### [Problem to work on]
Can you continue the commentary on Cleopatra's speech to her women, starting right after its last sentence?

### [Document segment]
Cleopatra: oh my girls, it’s time… (4.16.84-93) #BurningBarge #SlowShakespeare

CW: suicidal ideation

 

CLEOPATRA   How do you, women?

What, what, good cheer! Why, how now, Charmian?

My noble girls! Ah, women, women! Look,

Our lamp is spent, it’s out. Good sirs, take heart;

We’ll bury him, and then what’s brave, what’s noble,

Let’s do’t after the high Roman fashion,

And make death proud to take us. Come, away.

This case of that huge spirit now is cold.

Ah, women, women! Come. We have no friend

But resolution, and the briefest end.

Exeunt bearing off Antony’s body      (4.16.84-93)

 

Cleopatra’s been riffing, at least in part, on what it is to be a woman, ultimately powerless whether a queen or a milkmaid, and now she turns to her own women, her faithful companions and servants, Charmian and Iras. Her friends. How do you, women? How are you? The implication is that they’re weeping: what, what, good cheer! Come on; don’t cry. Why, how now, Charmian? Oh, love. Cleopatra, for once, is full of compassion; she wants to comfort and reassure, even as she’s at rock bottom. My noble girls. Come on, we can do this. (The juxtaposition of noble and girls, the lofty and the familiar, the magnificent and the simply human, is telling here.) They’re her girls, and she’s responsible for them. Ah, women, women. Resignation. This is where we are. Our lamp is spent, it’s out. Antony is the lamp, perhaps, but mostly Cleopatra’s saying, it’s time, and, time’s up. It’s getting dark. Good sirs—not a gendered term in early modern usage; come on, girls, take heart. Courage. We’ll bury him (almost beside the point, what happens to Antony now) and then what’s brave, what’s noble—we too can be brave and noble, even though we’re Egyptian women—and that which is brave and noble here is death—let’s do it after the high Roman fashion, Egyptian women though we be, we too can choose to die by suicide, as stoic as the great Romans. And we’ll make death proud to take us. Defiant, unbowed, glorious. Come, away. We’ve got to go, we’ve got to do this now. Besides, this case of that great spirit now is cold. Antony’s gone, truly gone; this isn’t really him any more. Ah, women, women!My servants—and, all of us, a sisterhood. Come. We have no friend, no one on our side, no one now who will protect us—except resolution, our own firm resolve and courage—and the briefest end. A swift, fearless death, without a moment’s hesitation.

### [Excerpted data]
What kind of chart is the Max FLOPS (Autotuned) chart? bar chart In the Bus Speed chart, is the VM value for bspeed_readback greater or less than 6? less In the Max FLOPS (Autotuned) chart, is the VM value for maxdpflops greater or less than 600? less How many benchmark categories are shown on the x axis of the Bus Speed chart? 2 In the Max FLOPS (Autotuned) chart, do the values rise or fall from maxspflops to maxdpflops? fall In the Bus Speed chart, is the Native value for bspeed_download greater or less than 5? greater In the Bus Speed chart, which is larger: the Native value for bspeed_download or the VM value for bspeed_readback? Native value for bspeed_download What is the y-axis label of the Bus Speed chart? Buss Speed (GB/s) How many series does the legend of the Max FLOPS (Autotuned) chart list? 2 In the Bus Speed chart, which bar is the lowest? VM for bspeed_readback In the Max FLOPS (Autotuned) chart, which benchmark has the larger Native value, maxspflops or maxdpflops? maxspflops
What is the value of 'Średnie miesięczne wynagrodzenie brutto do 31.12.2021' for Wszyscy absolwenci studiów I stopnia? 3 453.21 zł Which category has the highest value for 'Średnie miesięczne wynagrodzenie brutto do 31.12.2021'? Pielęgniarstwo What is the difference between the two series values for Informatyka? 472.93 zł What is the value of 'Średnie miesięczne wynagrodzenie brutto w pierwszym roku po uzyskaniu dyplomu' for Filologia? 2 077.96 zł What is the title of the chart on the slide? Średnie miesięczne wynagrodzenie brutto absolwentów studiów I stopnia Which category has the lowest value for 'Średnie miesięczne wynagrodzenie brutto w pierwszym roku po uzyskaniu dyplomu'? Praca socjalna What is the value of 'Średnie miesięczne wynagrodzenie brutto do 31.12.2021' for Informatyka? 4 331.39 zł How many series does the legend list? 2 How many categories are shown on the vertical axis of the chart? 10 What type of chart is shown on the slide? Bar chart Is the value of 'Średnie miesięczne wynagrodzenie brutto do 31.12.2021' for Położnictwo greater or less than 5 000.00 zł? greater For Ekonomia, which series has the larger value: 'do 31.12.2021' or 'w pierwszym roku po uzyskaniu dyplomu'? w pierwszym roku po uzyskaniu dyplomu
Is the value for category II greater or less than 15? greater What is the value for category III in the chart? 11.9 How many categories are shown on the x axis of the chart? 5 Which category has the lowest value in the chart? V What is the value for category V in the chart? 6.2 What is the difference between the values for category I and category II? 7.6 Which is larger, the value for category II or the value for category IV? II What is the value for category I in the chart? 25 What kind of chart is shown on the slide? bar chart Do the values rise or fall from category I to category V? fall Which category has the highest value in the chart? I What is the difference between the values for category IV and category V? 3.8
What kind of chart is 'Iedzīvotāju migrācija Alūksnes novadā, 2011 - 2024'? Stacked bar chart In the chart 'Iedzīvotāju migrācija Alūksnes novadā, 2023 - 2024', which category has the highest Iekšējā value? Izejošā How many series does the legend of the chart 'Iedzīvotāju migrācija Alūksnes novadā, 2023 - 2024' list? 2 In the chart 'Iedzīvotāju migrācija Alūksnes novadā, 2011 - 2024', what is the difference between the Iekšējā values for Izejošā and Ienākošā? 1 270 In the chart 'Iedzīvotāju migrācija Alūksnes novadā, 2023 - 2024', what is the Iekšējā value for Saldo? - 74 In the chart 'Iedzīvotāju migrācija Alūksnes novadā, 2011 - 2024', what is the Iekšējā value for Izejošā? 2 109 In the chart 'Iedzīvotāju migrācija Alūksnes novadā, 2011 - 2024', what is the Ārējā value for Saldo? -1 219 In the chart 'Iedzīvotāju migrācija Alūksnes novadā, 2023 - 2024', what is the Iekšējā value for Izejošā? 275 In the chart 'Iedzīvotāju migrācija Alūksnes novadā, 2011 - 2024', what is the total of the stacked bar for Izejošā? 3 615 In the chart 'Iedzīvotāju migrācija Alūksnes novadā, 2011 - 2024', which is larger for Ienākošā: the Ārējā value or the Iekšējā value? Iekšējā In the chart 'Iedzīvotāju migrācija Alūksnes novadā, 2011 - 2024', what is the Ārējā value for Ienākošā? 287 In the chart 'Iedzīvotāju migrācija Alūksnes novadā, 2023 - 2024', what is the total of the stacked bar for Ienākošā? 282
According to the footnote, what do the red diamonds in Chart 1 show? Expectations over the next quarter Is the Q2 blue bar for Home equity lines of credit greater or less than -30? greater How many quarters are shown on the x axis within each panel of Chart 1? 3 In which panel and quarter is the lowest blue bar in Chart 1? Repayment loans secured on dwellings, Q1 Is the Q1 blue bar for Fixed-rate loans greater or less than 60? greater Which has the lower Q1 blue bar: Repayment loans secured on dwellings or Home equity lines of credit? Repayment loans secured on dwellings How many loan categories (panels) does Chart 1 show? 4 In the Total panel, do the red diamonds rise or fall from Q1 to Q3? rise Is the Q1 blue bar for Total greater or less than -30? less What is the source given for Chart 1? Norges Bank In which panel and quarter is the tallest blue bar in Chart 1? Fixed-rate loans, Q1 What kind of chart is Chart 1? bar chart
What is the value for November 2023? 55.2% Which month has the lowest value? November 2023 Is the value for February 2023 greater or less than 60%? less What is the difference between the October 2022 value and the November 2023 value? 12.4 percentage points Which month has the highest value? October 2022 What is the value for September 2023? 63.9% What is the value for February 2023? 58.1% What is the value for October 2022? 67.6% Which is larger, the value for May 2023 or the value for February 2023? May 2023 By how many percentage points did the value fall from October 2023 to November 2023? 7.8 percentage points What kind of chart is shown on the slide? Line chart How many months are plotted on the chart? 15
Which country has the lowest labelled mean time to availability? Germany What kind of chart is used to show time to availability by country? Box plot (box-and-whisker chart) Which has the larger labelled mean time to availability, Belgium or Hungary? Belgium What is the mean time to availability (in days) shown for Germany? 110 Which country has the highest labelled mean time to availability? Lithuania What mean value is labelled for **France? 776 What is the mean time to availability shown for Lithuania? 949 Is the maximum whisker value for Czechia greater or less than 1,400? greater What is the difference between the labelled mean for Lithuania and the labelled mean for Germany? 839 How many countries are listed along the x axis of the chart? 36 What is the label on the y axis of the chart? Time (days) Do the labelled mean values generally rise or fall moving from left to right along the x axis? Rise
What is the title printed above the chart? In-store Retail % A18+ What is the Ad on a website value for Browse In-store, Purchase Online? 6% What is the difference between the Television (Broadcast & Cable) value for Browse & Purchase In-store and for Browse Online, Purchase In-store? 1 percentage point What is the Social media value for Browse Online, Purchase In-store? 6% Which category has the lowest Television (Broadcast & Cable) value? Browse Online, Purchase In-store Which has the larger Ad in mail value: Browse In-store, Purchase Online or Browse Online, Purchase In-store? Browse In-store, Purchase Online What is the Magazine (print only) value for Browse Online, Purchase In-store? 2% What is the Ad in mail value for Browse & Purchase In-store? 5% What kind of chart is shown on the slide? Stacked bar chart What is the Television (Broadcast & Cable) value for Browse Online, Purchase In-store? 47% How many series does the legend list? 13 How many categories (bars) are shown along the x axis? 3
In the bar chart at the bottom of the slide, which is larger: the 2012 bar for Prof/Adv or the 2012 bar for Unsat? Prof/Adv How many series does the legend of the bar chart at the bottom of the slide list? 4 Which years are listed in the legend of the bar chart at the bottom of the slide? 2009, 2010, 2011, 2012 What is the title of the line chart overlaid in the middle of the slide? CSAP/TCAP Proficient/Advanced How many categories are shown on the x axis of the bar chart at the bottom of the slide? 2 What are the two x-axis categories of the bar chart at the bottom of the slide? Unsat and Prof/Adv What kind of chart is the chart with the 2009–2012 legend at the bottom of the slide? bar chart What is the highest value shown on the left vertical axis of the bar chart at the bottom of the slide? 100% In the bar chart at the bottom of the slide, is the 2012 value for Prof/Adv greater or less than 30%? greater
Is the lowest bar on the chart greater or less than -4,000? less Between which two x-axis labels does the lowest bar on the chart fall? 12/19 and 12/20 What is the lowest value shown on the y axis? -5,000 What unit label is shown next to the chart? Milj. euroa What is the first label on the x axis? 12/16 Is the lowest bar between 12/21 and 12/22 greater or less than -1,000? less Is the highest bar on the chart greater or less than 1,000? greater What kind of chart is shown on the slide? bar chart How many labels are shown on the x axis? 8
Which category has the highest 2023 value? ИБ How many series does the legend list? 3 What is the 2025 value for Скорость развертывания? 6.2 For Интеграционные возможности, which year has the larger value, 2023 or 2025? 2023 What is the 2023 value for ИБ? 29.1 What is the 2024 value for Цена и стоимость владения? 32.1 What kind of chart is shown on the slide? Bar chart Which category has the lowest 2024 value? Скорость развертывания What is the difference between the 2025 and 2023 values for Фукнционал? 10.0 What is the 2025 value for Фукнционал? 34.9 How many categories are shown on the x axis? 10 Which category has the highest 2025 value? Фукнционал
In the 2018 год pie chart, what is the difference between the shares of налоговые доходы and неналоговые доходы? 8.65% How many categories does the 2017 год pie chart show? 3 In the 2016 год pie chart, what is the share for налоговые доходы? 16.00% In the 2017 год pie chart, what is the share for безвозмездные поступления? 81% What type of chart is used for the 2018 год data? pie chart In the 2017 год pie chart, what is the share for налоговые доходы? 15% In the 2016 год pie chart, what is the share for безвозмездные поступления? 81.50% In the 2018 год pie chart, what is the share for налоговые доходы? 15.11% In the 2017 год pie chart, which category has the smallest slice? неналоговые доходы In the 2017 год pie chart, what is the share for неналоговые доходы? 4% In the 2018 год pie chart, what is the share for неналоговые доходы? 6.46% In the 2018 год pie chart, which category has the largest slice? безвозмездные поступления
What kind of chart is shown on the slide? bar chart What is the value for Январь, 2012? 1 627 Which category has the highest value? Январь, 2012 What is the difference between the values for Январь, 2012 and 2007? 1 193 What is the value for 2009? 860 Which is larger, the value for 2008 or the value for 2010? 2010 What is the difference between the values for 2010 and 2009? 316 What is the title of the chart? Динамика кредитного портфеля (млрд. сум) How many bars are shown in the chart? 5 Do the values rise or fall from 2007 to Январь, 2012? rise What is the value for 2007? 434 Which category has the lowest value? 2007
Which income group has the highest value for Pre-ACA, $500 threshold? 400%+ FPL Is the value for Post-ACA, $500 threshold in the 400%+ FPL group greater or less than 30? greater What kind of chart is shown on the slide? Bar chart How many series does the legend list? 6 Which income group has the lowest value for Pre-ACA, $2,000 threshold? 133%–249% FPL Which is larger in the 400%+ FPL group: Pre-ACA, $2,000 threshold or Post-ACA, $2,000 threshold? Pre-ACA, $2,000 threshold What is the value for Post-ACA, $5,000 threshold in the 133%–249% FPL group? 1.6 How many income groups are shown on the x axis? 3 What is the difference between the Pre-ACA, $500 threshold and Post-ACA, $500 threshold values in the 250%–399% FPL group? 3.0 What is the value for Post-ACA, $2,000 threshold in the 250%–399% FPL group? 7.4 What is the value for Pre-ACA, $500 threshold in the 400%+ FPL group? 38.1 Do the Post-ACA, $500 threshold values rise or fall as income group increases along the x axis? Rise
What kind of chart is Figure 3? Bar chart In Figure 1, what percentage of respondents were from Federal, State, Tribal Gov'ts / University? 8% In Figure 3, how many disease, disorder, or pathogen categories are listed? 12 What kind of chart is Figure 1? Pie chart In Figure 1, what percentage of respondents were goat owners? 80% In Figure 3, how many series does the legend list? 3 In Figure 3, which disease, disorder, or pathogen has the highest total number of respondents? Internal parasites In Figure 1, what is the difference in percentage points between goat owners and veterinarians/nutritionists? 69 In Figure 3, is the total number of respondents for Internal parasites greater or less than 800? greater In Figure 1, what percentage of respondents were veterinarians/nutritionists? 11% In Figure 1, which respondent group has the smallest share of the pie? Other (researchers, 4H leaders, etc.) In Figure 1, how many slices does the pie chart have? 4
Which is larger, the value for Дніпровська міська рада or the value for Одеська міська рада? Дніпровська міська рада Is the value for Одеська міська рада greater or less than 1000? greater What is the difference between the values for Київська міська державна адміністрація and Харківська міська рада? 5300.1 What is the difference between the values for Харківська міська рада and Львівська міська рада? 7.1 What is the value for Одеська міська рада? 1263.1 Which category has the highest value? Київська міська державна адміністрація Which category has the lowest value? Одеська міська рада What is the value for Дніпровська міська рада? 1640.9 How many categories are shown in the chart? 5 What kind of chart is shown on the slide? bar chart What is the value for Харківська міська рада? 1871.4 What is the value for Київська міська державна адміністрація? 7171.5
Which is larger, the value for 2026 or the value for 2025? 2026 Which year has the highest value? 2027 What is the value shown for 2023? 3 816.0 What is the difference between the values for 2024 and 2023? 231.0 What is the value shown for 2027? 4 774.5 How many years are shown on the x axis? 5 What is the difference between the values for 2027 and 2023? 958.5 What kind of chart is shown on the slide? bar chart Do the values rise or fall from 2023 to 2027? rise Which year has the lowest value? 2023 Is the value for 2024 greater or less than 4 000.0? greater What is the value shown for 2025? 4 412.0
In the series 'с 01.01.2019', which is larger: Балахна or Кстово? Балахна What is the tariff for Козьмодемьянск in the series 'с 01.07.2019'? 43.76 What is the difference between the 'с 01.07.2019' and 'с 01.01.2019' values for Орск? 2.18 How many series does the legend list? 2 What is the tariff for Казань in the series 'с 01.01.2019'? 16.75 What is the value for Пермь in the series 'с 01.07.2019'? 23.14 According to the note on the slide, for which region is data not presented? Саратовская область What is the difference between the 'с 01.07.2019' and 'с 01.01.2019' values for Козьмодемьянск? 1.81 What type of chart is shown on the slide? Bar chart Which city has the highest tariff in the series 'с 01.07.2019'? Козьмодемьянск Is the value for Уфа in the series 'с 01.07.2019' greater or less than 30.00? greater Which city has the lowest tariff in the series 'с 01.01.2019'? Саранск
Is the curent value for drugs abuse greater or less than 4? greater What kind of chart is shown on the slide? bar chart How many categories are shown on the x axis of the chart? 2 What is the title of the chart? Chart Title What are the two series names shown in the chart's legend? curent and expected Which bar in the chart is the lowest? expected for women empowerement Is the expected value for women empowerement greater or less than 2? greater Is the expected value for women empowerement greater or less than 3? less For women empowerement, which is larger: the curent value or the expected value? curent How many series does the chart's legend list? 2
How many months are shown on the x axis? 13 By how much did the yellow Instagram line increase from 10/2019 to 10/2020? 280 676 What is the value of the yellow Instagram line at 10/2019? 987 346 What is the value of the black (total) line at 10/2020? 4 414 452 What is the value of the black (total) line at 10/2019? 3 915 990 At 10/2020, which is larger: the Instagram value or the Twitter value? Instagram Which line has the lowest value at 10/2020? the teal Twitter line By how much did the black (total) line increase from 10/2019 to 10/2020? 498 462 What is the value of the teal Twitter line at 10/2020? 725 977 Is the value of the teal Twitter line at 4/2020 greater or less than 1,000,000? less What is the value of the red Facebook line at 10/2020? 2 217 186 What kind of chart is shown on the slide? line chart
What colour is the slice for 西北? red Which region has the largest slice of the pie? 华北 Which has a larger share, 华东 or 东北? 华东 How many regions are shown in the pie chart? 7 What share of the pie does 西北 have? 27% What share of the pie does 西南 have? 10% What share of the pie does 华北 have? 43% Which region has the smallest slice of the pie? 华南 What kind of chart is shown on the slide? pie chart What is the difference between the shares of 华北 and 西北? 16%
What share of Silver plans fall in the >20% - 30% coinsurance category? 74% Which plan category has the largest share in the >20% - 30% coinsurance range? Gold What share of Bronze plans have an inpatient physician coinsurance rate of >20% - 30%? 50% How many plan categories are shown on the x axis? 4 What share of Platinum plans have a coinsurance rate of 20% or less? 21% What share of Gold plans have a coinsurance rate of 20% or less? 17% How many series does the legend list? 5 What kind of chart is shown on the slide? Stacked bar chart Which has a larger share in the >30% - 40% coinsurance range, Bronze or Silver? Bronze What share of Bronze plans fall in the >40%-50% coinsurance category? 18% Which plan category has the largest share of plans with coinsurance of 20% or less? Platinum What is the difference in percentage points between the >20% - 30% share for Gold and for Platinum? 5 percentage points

### [Response box]
 

Antony’s body has to be carried from the stage, unless there’s a helpful blackout—so once again the women have to lift him up, however awkwardly, lovingly, exhaustedly, tenderly. Antony, redeemed (at least a little) in death, by the soaring, exultant, rhetoric of his lover, and her courage, a performance which is only possible in turn through the support of her women.